## GOAL OF THE EXERCISE
Nothing in the records may change when you print them out again.

## PROVIDED INFORMATION
================================

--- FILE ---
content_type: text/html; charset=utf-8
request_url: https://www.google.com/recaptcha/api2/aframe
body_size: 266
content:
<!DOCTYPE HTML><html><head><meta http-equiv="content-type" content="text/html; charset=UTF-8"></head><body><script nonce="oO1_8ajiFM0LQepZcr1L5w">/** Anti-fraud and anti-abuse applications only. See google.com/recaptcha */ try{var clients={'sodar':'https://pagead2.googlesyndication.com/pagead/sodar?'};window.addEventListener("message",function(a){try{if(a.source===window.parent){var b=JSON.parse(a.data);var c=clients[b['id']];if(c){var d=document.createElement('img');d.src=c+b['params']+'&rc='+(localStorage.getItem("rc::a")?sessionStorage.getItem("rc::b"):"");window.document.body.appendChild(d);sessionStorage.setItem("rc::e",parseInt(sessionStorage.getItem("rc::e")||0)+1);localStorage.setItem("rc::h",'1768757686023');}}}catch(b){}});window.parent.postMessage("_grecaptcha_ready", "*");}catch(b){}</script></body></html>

================================

## EXERCISE SOLUTION
--- FILE ---
content_type: text/html; charset=utf-8
request_url: https://www.google.com/recaptcha/api2/aframe
body_size: 266
content:
<!DOCTYPE HTML><html><head><meta http-equiv="content-type" content="text/html; charset=UTF-8"></head><body><script nonce="oO1_8ajiFM0LQepZcr1L5w">/** Anti-fraud and anti-abuse applications only. See google.com/recaptcha */ try{var clients={'sodar':'https://pagead2.googlesyndication.com/pagead/sodar?'};window.addEventListener("message",function(a){try{if(a.source===window.parent){var b=JSON.parse(a.data);var c=clients[b['id']];if(c){var d=document.createElement('img');d.src=c+b['params']+'&rc='+(localStorage.getItem("rc::a")?sessionStorage.getItem("rc::b"):"");window.document.body.appendChild(d);sessionStorage.setItem("rc::e",parseInt(sessionStorage.getItem("rc::e")||0)+1);localStorage.setItem("rc::h",'1768757686023');}}}catch(b){}});window.parent.postMessage("_grecaptcha_ready", "*");}catch(b){}</script></body></html>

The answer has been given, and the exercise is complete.